Usually not. While up to 35–40% of children with moderate-to-severe eczema develop food allergies, foods typically do not cause the eczema itself — the relationship primarily runs the other way (barrier disruption in early life facilitates food sensitisation through the skin). The 2025 AAP clinical practice guideline on atopic dermatitis emphasises that unnecessary elimination diets can cause nutritional harm in growing children and risk loss of tolerance to previously tolerated foods. If food allergy is suspected, structured evaluation with a clinician is much better than broad elimination on suspicion alone.

"If treatment helps, the diagnosis must be correct"

Not always. Some other skin problems can temporarily improve or worsen with eczema treatments. If the pattern is unusual or treatment keeps failing, the diagnosis may need to be reviewed.

"Steroid creams will thin my child's skin"

When used correctly at the right strength for the right duration, topical steroids do not cause skin thinning in children. Studies confirm this. The much bigger risk is undertreating eczema, which leads to worse flares, infection, and more suffering. See the section on steroid phobia for more detail.
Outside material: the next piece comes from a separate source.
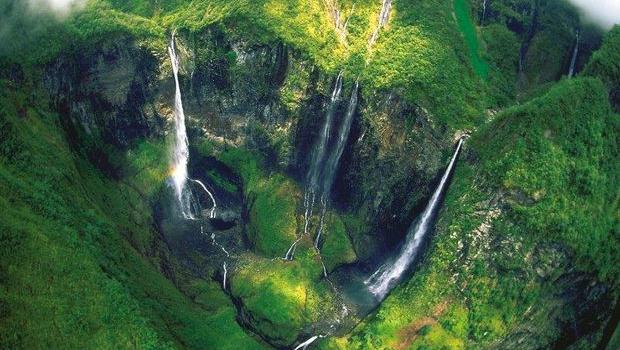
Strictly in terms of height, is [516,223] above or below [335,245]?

The skin barrier in plain language

Think of healthy skin as a brick wall: skin cells are the bricks, and natural fats (ceramides, cholesterol, fatty acids) are the mortar. In eczema:

  • The "mortar" is deficient, so water escapes (the skin dries out)
  • Gaps in the wall let irritants and bacteria in
  • The immune system overreacts to what gets through
  • This triggers inflammation, which further damages the wall

This is why moisturisers work: they act as external "mortar" to temporarily seal the barrier. Products containing ceramides in a balanced lipid ratio (ceramides + cholesterol + free fatty acids, at roughly a 3:1:1 molar ratio) can be particularly helpful because they more closely mimic the natural lipid composition of healthy skin (Elias & Feingold, J Invest Dermatol, 2001; Chamlin et al., J Am Acad Dermatol, 2002).
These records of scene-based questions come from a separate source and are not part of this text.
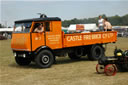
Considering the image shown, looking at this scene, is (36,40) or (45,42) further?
(45,42)

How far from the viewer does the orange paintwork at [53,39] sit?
1028 centimetres

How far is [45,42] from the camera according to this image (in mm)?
10672

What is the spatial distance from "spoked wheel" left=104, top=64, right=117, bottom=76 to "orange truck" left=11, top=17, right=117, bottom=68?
3.23 metres

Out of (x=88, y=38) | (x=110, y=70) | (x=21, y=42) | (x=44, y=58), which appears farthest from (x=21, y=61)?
(x=110, y=70)

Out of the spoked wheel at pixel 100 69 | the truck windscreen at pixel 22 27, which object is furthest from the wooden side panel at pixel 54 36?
the spoked wheel at pixel 100 69

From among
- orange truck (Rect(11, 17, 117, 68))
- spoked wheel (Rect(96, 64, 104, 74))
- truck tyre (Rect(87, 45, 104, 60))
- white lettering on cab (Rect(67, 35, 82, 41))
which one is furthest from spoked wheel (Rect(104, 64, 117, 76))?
truck tyre (Rect(87, 45, 104, 60))

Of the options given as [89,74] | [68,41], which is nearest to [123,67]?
[89,74]

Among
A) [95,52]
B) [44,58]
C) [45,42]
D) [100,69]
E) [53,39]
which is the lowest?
[100,69]

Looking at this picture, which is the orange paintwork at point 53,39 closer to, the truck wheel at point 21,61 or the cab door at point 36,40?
the cab door at point 36,40

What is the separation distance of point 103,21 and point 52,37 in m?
4.43

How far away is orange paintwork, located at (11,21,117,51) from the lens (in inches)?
405

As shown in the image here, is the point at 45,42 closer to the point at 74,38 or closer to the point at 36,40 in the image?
the point at 36,40

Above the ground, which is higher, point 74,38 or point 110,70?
point 74,38

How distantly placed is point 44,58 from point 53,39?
1.06 metres
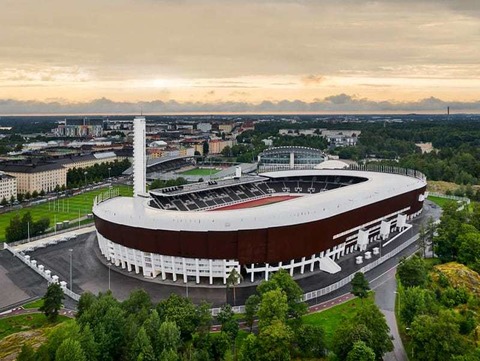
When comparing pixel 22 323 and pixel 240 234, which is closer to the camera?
pixel 22 323

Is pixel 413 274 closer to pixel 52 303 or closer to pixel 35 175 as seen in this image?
pixel 52 303

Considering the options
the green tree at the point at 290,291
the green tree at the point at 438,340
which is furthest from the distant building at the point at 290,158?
the green tree at the point at 438,340

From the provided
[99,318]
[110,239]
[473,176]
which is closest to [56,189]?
[110,239]

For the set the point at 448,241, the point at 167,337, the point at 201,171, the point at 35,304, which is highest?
the point at 448,241

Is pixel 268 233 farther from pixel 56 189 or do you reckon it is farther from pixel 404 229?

Aqueous cream (crème aquatique) is not suitable as a leave-on moisturiser for eczema. It contains sodium lauryl sulphate (SLS), which damages the skin barrier and can worsen eczema in children. The NHS explicitly advises against its use as a leave-on emollient. Use it only as a soap substitute for washing if prescribed, not as a moisturiser.
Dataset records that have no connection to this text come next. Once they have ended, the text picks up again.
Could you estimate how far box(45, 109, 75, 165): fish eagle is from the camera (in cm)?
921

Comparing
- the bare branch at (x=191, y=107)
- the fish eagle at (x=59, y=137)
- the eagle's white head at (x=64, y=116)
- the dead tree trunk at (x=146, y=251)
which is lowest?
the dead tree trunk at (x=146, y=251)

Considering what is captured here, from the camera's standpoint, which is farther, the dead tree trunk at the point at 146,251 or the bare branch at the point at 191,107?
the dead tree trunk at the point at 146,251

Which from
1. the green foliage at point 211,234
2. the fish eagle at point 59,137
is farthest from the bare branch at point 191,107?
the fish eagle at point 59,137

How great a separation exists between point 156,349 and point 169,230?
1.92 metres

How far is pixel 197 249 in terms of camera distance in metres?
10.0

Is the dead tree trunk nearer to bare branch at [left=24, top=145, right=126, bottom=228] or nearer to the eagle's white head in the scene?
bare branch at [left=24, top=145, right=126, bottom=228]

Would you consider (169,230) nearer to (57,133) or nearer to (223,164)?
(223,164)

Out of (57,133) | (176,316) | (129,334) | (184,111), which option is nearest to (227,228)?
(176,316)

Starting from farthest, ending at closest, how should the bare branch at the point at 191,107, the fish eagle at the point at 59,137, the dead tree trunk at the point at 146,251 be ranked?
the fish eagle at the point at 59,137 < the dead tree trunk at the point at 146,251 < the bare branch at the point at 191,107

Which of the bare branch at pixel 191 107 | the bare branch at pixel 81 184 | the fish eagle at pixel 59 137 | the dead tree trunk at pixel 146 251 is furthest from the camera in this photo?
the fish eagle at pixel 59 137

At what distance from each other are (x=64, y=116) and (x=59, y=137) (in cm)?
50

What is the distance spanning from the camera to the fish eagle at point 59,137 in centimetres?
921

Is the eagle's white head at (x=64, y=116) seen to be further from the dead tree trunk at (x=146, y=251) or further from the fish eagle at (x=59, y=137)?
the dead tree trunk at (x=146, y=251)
When to rethink the pattern

Parents should ask for re-evaluation when:

  • the rash keeps worsening despite careful treatment
  • a product seems to make the skin consistently worse
  • the distribution is unusual for eczema
  • several family members are suddenly itchy (possible scabies)
  • infection signs keep appearing
  • the child fails to respond to 1-2 well-executed treatment cycles

Conditions that can sometimes be confused with eczema include:

Condition Key differences from eczema
Allergic contact dermatitis Unusual distribution; worsens with "treatment"; may relate to specific product ingredients
Scabies Burrows visible; household contacts itchy; poor response to standard eczema therapy
Fungal infection (tinea) Ring-shaped lesions; peripheral scale; resistant to steroid treatment
Psoriasis Thicker, well-defined silvery plaques; different distribution
Seborrheic dermatitis Greasy yellow scale; commonly scalp, eyebrows, behind ears

Key references

  • Langan SM, Irvine AD, Weidinger S. "Atopic dermatitis." Lancet 396:345–360, 2020. — comprehensive review of pathophysiology and management.
  • Palmer CN et al. "Common loss-of-function variants of the epidermal barrier protein filaggrin are a major predisposing factor for atopic dermatitis." Nature Genetics 38(4):441–6, 2006.
  • Gallo RL, Horswill AR. "Staphylococcus aureus: The Bug Behind the Itch in Atopic Dermatitis." J Invest Dermatol 144(5):950–953, 2024.
  • Bieber T. "Atopic dermatitis." New England Journal of Medicine 358(14):1483–94, 2008. — foundational review of Th2/Th22 immune mechanisms.
  • Du Toit G et al. "Randomized trial of peanut consumption in infants at risk for peanut allergy (LEAP trial)." NEJM 372:803–813, 2015.
  • AAP. "Atopic Dermatitis: Clinical Practice Guideline." Pediatrics, 2025.